No papel, é um problema resolvido: a loja online tem um conector, o ERP tem uma API, liga-se uma coisa à outra e as encomendas fluem. Na prática, o que se encontra nas empresas é diferente. Ou alguém transcreve encomendas à mão da loja para o ERP, ou existe um conector genérico que funciona até deixar de funcionar, e que quando falha não avisa ninguém. A empresa descobre a falha quando um cliente reclama.

Porque é que o conector genérico não chega

Os conectores prontos a usar assumem um catálogo simples: um produto, um preço, um stock. As empresas reais raramente são assim. Um distribuidor B2B pode ter quatro mil produtos com dez escalões de preço, descontos por volume, condições diferentes por cliente e regras fiscais que mudam consoante o país de destino. O conector genérico não conhece nenhuma destas regras, e a "integração" acaba a precisar de uma pessoa que corrija à mão o que o conector não entende.

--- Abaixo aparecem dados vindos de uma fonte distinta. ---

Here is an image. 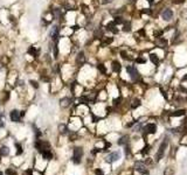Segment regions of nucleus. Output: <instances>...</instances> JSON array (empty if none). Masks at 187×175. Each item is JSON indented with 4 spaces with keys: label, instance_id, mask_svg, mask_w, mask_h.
I'll return each instance as SVG.
<instances>
[{
    "label": "nucleus",
    "instance_id": "ea45409f",
    "mask_svg": "<svg viewBox=\"0 0 187 175\" xmlns=\"http://www.w3.org/2000/svg\"><path fill=\"white\" fill-rule=\"evenodd\" d=\"M26 175H33V173H32V170H26Z\"/></svg>",
    "mask_w": 187,
    "mask_h": 175
},
{
    "label": "nucleus",
    "instance_id": "f704fd0d",
    "mask_svg": "<svg viewBox=\"0 0 187 175\" xmlns=\"http://www.w3.org/2000/svg\"><path fill=\"white\" fill-rule=\"evenodd\" d=\"M137 62H138V63H144L145 60L144 58H142V57H139V58H137Z\"/></svg>",
    "mask_w": 187,
    "mask_h": 175
},
{
    "label": "nucleus",
    "instance_id": "79ce46f5",
    "mask_svg": "<svg viewBox=\"0 0 187 175\" xmlns=\"http://www.w3.org/2000/svg\"><path fill=\"white\" fill-rule=\"evenodd\" d=\"M146 1H147L149 4H153V0H146Z\"/></svg>",
    "mask_w": 187,
    "mask_h": 175
},
{
    "label": "nucleus",
    "instance_id": "72a5a7b5",
    "mask_svg": "<svg viewBox=\"0 0 187 175\" xmlns=\"http://www.w3.org/2000/svg\"><path fill=\"white\" fill-rule=\"evenodd\" d=\"M54 57H57V47L56 46H54Z\"/></svg>",
    "mask_w": 187,
    "mask_h": 175
},
{
    "label": "nucleus",
    "instance_id": "c85d7f7f",
    "mask_svg": "<svg viewBox=\"0 0 187 175\" xmlns=\"http://www.w3.org/2000/svg\"><path fill=\"white\" fill-rule=\"evenodd\" d=\"M60 130H61V133H67V127L64 125H60Z\"/></svg>",
    "mask_w": 187,
    "mask_h": 175
},
{
    "label": "nucleus",
    "instance_id": "7c9ffc66",
    "mask_svg": "<svg viewBox=\"0 0 187 175\" xmlns=\"http://www.w3.org/2000/svg\"><path fill=\"white\" fill-rule=\"evenodd\" d=\"M161 34H163V32H161V31H155L154 32V36L155 37H158V39H159V37H160V35Z\"/></svg>",
    "mask_w": 187,
    "mask_h": 175
},
{
    "label": "nucleus",
    "instance_id": "f03ea898",
    "mask_svg": "<svg viewBox=\"0 0 187 175\" xmlns=\"http://www.w3.org/2000/svg\"><path fill=\"white\" fill-rule=\"evenodd\" d=\"M167 144H168V140L165 139V140L161 143L160 146H159L158 153H157V156H155V160H157V161H159V160L164 156V154H165V149H166V147H167Z\"/></svg>",
    "mask_w": 187,
    "mask_h": 175
},
{
    "label": "nucleus",
    "instance_id": "9b49d317",
    "mask_svg": "<svg viewBox=\"0 0 187 175\" xmlns=\"http://www.w3.org/2000/svg\"><path fill=\"white\" fill-rule=\"evenodd\" d=\"M121 69H122V65H121V63H119L118 61H113V62H112V70H113L115 72H119V71H121Z\"/></svg>",
    "mask_w": 187,
    "mask_h": 175
},
{
    "label": "nucleus",
    "instance_id": "c756f323",
    "mask_svg": "<svg viewBox=\"0 0 187 175\" xmlns=\"http://www.w3.org/2000/svg\"><path fill=\"white\" fill-rule=\"evenodd\" d=\"M6 174L7 175H16V173L13 169H7L6 170Z\"/></svg>",
    "mask_w": 187,
    "mask_h": 175
},
{
    "label": "nucleus",
    "instance_id": "f3484780",
    "mask_svg": "<svg viewBox=\"0 0 187 175\" xmlns=\"http://www.w3.org/2000/svg\"><path fill=\"white\" fill-rule=\"evenodd\" d=\"M8 153H10V149H8V147L4 146V147H1V148H0V155H2V156H7V155H8Z\"/></svg>",
    "mask_w": 187,
    "mask_h": 175
},
{
    "label": "nucleus",
    "instance_id": "c03bdc74",
    "mask_svg": "<svg viewBox=\"0 0 187 175\" xmlns=\"http://www.w3.org/2000/svg\"><path fill=\"white\" fill-rule=\"evenodd\" d=\"M182 80H184V81H186V80H187V75L185 76V77H184V78H182Z\"/></svg>",
    "mask_w": 187,
    "mask_h": 175
},
{
    "label": "nucleus",
    "instance_id": "f257e3e1",
    "mask_svg": "<svg viewBox=\"0 0 187 175\" xmlns=\"http://www.w3.org/2000/svg\"><path fill=\"white\" fill-rule=\"evenodd\" d=\"M35 147H36V149L40 152V153H42L43 151H48V149H50V145H49V143H47V141H43V140H36V143H35Z\"/></svg>",
    "mask_w": 187,
    "mask_h": 175
},
{
    "label": "nucleus",
    "instance_id": "a19ab883",
    "mask_svg": "<svg viewBox=\"0 0 187 175\" xmlns=\"http://www.w3.org/2000/svg\"><path fill=\"white\" fill-rule=\"evenodd\" d=\"M25 116V111H21L20 112V117H23Z\"/></svg>",
    "mask_w": 187,
    "mask_h": 175
},
{
    "label": "nucleus",
    "instance_id": "0eeeda50",
    "mask_svg": "<svg viewBox=\"0 0 187 175\" xmlns=\"http://www.w3.org/2000/svg\"><path fill=\"white\" fill-rule=\"evenodd\" d=\"M119 158H121V154H119V152H113V153L109 154L105 159H107L108 162H113V161H117Z\"/></svg>",
    "mask_w": 187,
    "mask_h": 175
},
{
    "label": "nucleus",
    "instance_id": "2f4dec72",
    "mask_svg": "<svg viewBox=\"0 0 187 175\" xmlns=\"http://www.w3.org/2000/svg\"><path fill=\"white\" fill-rule=\"evenodd\" d=\"M184 1H185V0H173V4L180 5V4H184Z\"/></svg>",
    "mask_w": 187,
    "mask_h": 175
},
{
    "label": "nucleus",
    "instance_id": "bb28decb",
    "mask_svg": "<svg viewBox=\"0 0 187 175\" xmlns=\"http://www.w3.org/2000/svg\"><path fill=\"white\" fill-rule=\"evenodd\" d=\"M15 146H16V154L20 155L22 153V146H20L19 144H15Z\"/></svg>",
    "mask_w": 187,
    "mask_h": 175
},
{
    "label": "nucleus",
    "instance_id": "9d476101",
    "mask_svg": "<svg viewBox=\"0 0 187 175\" xmlns=\"http://www.w3.org/2000/svg\"><path fill=\"white\" fill-rule=\"evenodd\" d=\"M134 168H136V170H138L139 173H144V172H146V165L144 164V162H140V161H138L137 164L134 165Z\"/></svg>",
    "mask_w": 187,
    "mask_h": 175
},
{
    "label": "nucleus",
    "instance_id": "20e7f679",
    "mask_svg": "<svg viewBox=\"0 0 187 175\" xmlns=\"http://www.w3.org/2000/svg\"><path fill=\"white\" fill-rule=\"evenodd\" d=\"M126 71L130 74V77H131L133 81H136V80H138L139 78V72L137 71V69H136L134 67L128 65V67H126Z\"/></svg>",
    "mask_w": 187,
    "mask_h": 175
},
{
    "label": "nucleus",
    "instance_id": "37998d69",
    "mask_svg": "<svg viewBox=\"0 0 187 175\" xmlns=\"http://www.w3.org/2000/svg\"><path fill=\"white\" fill-rule=\"evenodd\" d=\"M142 174L143 175H149V173H147V172H144V173H142Z\"/></svg>",
    "mask_w": 187,
    "mask_h": 175
},
{
    "label": "nucleus",
    "instance_id": "e433bc0d",
    "mask_svg": "<svg viewBox=\"0 0 187 175\" xmlns=\"http://www.w3.org/2000/svg\"><path fill=\"white\" fill-rule=\"evenodd\" d=\"M121 54H122V57H123V58H128V56H126V53H125V51H122Z\"/></svg>",
    "mask_w": 187,
    "mask_h": 175
},
{
    "label": "nucleus",
    "instance_id": "7ed1b4c3",
    "mask_svg": "<svg viewBox=\"0 0 187 175\" xmlns=\"http://www.w3.org/2000/svg\"><path fill=\"white\" fill-rule=\"evenodd\" d=\"M82 155H83V149L81 147H76L74 149V156H73V161L75 164H80L81 159H82Z\"/></svg>",
    "mask_w": 187,
    "mask_h": 175
},
{
    "label": "nucleus",
    "instance_id": "473e14b6",
    "mask_svg": "<svg viewBox=\"0 0 187 175\" xmlns=\"http://www.w3.org/2000/svg\"><path fill=\"white\" fill-rule=\"evenodd\" d=\"M31 84H32L33 86L35 88V89H37V88H39V85H37V82H35V81H31Z\"/></svg>",
    "mask_w": 187,
    "mask_h": 175
},
{
    "label": "nucleus",
    "instance_id": "f8f14e48",
    "mask_svg": "<svg viewBox=\"0 0 187 175\" xmlns=\"http://www.w3.org/2000/svg\"><path fill=\"white\" fill-rule=\"evenodd\" d=\"M84 53L83 51H81V53H78V55H77V58H76V62H77V64H83L84 63Z\"/></svg>",
    "mask_w": 187,
    "mask_h": 175
},
{
    "label": "nucleus",
    "instance_id": "cd10ccee",
    "mask_svg": "<svg viewBox=\"0 0 187 175\" xmlns=\"http://www.w3.org/2000/svg\"><path fill=\"white\" fill-rule=\"evenodd\" d=\"M112 41H113V39H112V37H107V39H104L103 44H109V43H111Z\"/></svg>",
    "mask_w": 187,
    "mask_h": 175
},
{
    "label": "nucleus",
    "instance_id": "de8ad7c7",
    "mask_svg": "<svg viewBox=\"0 0 187 175\" xmlns=\"http://www.w3.org/2000/svg\"><path fill=\"white\" fill-rule=\"evenodd\" d=\"M131 1H134V0H131Z\"/></svg>",
    "mask_w": 187,
    "mask_h": 175
},
{
    "label": "nucleus",
    "instance_id": "6ab92c4d",
    "mask_svg": "<svg viewBox=\"0 0 187 175\" xmlns=\"http://www.w3.org/2000/svg\"><path fill=\"white\" fill-rule=\"evenodd\" d=\"M185 114V111L184 110H178V111H173L171 113V116L172 117H181V116H184Z\"/></svg>",
    "mask_w": 187,
    "mask_h": 175
},
{
    "label": "nucleus",
    "instance_id": "ddd939ff",
    "mask_svg": "<svg viewBox=\"0 0 187 175\" xmlns=\"http://www.w3.org/2000/svg\"><path fill=\"white\" fill-rule=\"evenodd\" d=\"M42 156H43V159H46V160H50V159H53V154H52V152L50 151H43L42 153Z\"/></svg>",
    "mask_w": 187,
    "mask_h": 175
},
{
    "label": "nucleus",
    "instance_id": "a878e982",
    "mask_svg": "<svg viewBox=\"0 0 187 175\" xmlns=\"http://www.w3.org/2000/svg\"><path fill=\"white\" fill-rule=\"evenodd\" d=\"M28 53L29 54H32V55H34V56H36L37 55V51H36V49L34 47H31L29 49H28Z\"/></svg>",
    "mask_w": 187,
    "mask_h": 175
},
{
    "label": "nucleus",
    "instance_id": "2eb2a0df",
    "mask_svg": "<svg viewBox=\"0 0 187 175\" xmlns=\"http://www.w3.org/2000/svg\"><path fill=\"white\" fill-rule=\"evenodd\" d=\"M157 44L161 48H165L167 46V41H166L165 39H163V37H159V40L157 41Z\"/></svg>",
    "mask_w": 187,
    "mask_h": 175
},
{
    "label": "nucleus",
    "instance_id": "5701e85b",
    "mask_svg": "<svg viewBox=\"0 0 187 175\" xmlns=\"http://www.w3.org/2000/svg\"><path fill=\"white\" fill-rule=\"evenodd\" d=\"M128 140H129L128 137H123V138L119 139V141H118V145H125V144L128 143Z\"/></svg>",
    "mask_w": 187,
    "mask_h": 175
},
{
    "label": "nucleus",
    "instance_id": "1a4fd4ad",
    "mask_svg": "<svg viewBox=\"0 0 187 175\" xmlns=\"http://www.w3.org/2000/svg\"><path fill=\"white\" fill-rule=\"evenodd\" d=\"M155 131H157V125L155 124H147L145 126V132L147 134H153V133H155Z\"/></svg>",
    "mask_w": 187,
    "mask_h": 175
},
{
    "label": "nucleus",
    "instance_id": "58836bf2",
    "mask_svg": "<svg viewBox=\"0 0 187 175\" xmlns=\"http://www.w3.org/2000/svg\"><path fill=\"white\" fill-rule=\"evenodd\" d=\"M110 2H112V0H103V4L105 5V4H110Z\"/></svg>",
    "mask_w": 187,
    "mask_h": 175
},
{
    "label": "nucleus",
    "instance_id": "412c9836",
    "mask_svg": "<svg viewBox=\"0 0 187 175\" xmlns=\"http://www.w3.org/2000/svg\"><path fill=\"white\" fill-rule=\"evenodd\" d=\"M138 106H140V101L136 98V99H133V102H132V104H131V107H132V109H137Z\"/></svg>",
    "mask_w": 187,
    "mask_h": 175
},
{
    "label": "nucleus",
    "instance_id": "4be33fe9",
    "mask_svg": "<svg viewBox=\"0 0 187 175\" xmlns=\"http://www.w3.org/2000/svg\"><path fill=\"white\" fill-rule=\"evenodd\" d=\"M123 22H124V20H123L122 16H116L115 20H113V23H115V25H121V23H123Z\"/></svg>",
    "mask_w": 187,
    "mask_h": 175
},
{
    "label": "nucleus",
    "instance_id": "49530a36",
    "mask_svg": "<svg viewBox=\"0 0 187 175\" xmlns=\"http://www.w3.org/2000/svg\"><path fill=\"white\" fill-rule=\"evenodd\" d=\"M0 69H1V63H0Z\"/></svg>",
    "mask_w": 187,
    "mask_h": 175
},
{
    "label": "nucleus",
    "instance_id": "a211bd4d",
    "mask_svg": "<svg viewBox=\"0 0 187 175\" xmlns=\"http://www.w3.org/2000/svg\"><path fill=\"white\" fill-rule=\"evenodd\" d=\"M94 36L96 37V39H102V37H103V31H102L101 28L96 29L95 33H94Z\"/></svg>",
    "mask_w": 187,
    "mask_h": 175
},
{
    "label": "nucleus",
    "instance_id": "4468645a",
    "mask_svg": "<svg viewBox=\"0 0 187 175\" xmlns=\"http://www.w3.org/2000/svg\"><path fill=\"white\" fill-rule=\"evenodd\" d=\"M70 103H71V99H70V98H62V99H61V106H62V107L69 106Z\"/></svg>",
    "mask_w": 187,
    "mask_h": 175
},
{
    "label": "nucleus",
    "instance_id": "39448f33",
    "mask_svg": "<svg viewBox=\"0 0 187 175\" xmlns=\"http://www.w3.org/2000/svg\"><path fill=\"white\" fill-rule=\"evenodd\" d=\"M59 31H60L59 27H57V26H54L53 28L50 29V32H49V36L52 37V39H53L55 42H56V41H57V39H59Z\"/></svg>",
    "mask_w": 187,
    "mask_h": 175
},
{
    "label": "nucleus",
    "instance_id": "c9c22d12",
    "mask_svg": "<svg viewBox=\"0 0 187 175\" xmlns=\"http://www.w3.org/2000/svg\"><path fill=\"white\" fill-rule=\"evenodd\" d=\"M5 126V123H4V120L0 118V127H4Z\"/></svg>",
    "mask_w": 187,
    "mask_h": 175
},
{
    "label": "nucleus",
    "instance_id": "6e6552de",
    "mask_svg": "<svg viewBox=\"0 0 187 175\" xmlns=\"http://www.w3.org/2000/svg\"><path fill=\"white\" fill-rule=\"evenodd\" d=\"M10 117H11V120L14 123H19L20 122V112L18 111V110H13V111H11V113H10Z\"/></svg>",
    "mask_w": 187,
    "mask_h": 175
},
{
    "label": "nucleus",
    "instance_id": "423d86ee",
    "mask_svg": "<svg viewBox=\"0 0 187 175\" xmlns=\"http://www.w3.org/2000/svg\"><path fill=\"white\" fill-rule=\"evenodd\" d=\"M172 16H173V12H172L170 8L164 10L163 13H161V18H163L164 20H166V21H170V20L172 19Z\"/></svg>",
    "mask_w": 187,
    "mask_h": 175
},
{
    "label": "nucleus",
    "instance_id": "aec40b11",
    "mask_svg": "<svg viewBox=\"0 0 187 175\" xmlns=\"http://www.w3.org/2000/svg\"><path fill=\"white\" fill-rule=\"evenodd\" d=\"M107 28H108V31H111V32H113V33H118V31L116 29V25H115L113 22L109 23V25L107 26Z\"/></svg>",
    "mask_w": 187,
    "mask_h": 175
},
{
    "label": "nucleus",
    "instance_id": "393cba45",
    "mask_svg": "<svg viewBox=\"0 0 187 175\" xmlns=\"http://www.w3.org/2000/svg\"><path fill=\"white\" fill-rule=\"evenodd\" d=\"M97 68H98V70L101 71L102 74H105V72H107V69H105V67H104L103 64H98V67H97Z\"/></svg>",
    "mask_w": 187,
    "mask_h": 175
},
{
    "label": "nucleus",
    "instance_id": "4c0bfd02",
    "mask_svg": "<svg viewBox=\"0 0 187 175\" xmlns=\"http://www.w3.org/2000/svg\"><path fill=\"white\" fill-rule=\"evenodd\" d=\"M119 102H121V98H118V99H115V101H113V103H115V105H117V104H119Z\"/></svg>",
    "mask_w": 187,
    "mask_h": 175
},
{
    "label": "nucleus",
    "instance_id": "b1692460",
    "mask_svg": "<svg viewBox=\"0 0 187 175\" xmlns=\"http://www.w3.org/2000/svg\"><path fill=\"white\" fill-rule=\"evenodd\" d=\"M123 31H124V32H130V31H131V25H130V22H128V23H125V25H124Z\"/></svg>",
    "mask_w": 187,
    "mask_h": 175
},
{
    "label": "nucleus",
    "instance_id": "dca6fc26",
    "mask_svg": "<svg viewBox=\"0 0 187 175\" xmlns=\"http://www.w3.org/2000/svg\"><path fill=\"white\" fill-rule=\"evenodd\" d=\"M150 60H151V62H152L153 64L159 63V57H158L155 54H151V55H150Z\"/></svg>",
    "mask_w": 187,
    "mask_h": 175
},
{
    "label": "nucleus",
    "instance_id": "a18cd8bd",
    "mask_svg": "<svg viewBox=\"0 0 187 175\" xmlns=\"http://www.w3.org/2000/svg\"><path fill=\"white\" fill-rule=\"evenodd\" d=\"M0 175H2V172H1V170H0Z\"/></svg>",
    "mask_w": 187,
    "mask_h": 175
}]
</instances>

O resultado é o pior dos dois mundos: a empresa paga a integração e continua a pagar o trabalho manual, com um agravante. O trabalho manual visível pelo menos falha de forma visível. O conector falha em silêncio, e o desfasamento entre o stock da loja e o stock real é frequentemente detetado primeiro pelo cliente do que pela empresa.

O que uma integração real precisa de fazer

Desenvolvemos este circuito para o caso concreto do catálogo complexo, e o desenho responde a três exigências que os conectores genéricos ignoram.

Primeiro, velocidade com verificação: uma encomenda na loja aparece no ERP quase de imediato, e as alterações de preço ou de stock chegam à loja em ciclos de sincronização ajustados aos requisitos de cada operação, complementados por uma reconciliação periódica do catálogo completo, que apanha qualquer desvio que tenha escapado entre ciclos.

Segundo, as regras do negócio dentro do circuito: os escalões de preço respeitam-se, as séries fiscais determinam-se automaticamente pelo país do cliente, as encomendas canceladas e duplicadas resolvem-se sozinhas em vez de ficarem a apodrecer numa fila de erros.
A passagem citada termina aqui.